Conrad recreated Giuseppe Arcimboldo’s The Librarian (1566), which is in the collection of Skokloster Castle, Sweden.
The recreation of Arcimboldo’s The Librarian was instigated as an assignment given to Conrad by his art teacher during lockdown. Conrad describes some of the process: “The facial details were cotton wool pads cut in half, taped together and stuck onto my face. I found the portrait expressions so funny I couldn’t stop giggling”.
Mair and Sarah Mills, mother and daughter, decided to recreate the Venus de Milo (130-100 BCE), which is part of the Louvre Museum collection in Paris.
Mother and daughter agreed to recreate Venus de Milo modestly just from the back. “This took hours, and so much white body paint that we haven’t got any left! We used old throws pinned up against a door, plus a wig that we dug out from a selection of dressing-up stuff.
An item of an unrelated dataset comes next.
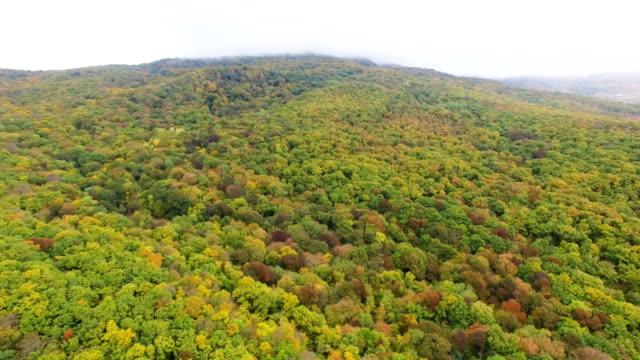 Antenne: Bunten Herbstwald auf sonnigen Tag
It was a lot of fun!”
Katy from Texas staged her little boy to recreate the Equestrian Portrait of Prince Balthasar Charles (1635) by Diego Velázquez, which is at the collection of the Prado Museum in Madrid.
Igor Dubanenko used his young son to model after The Duke of Urbino (1465-1472) by Piero della Francesca, part of the Uffizi collection, Florence.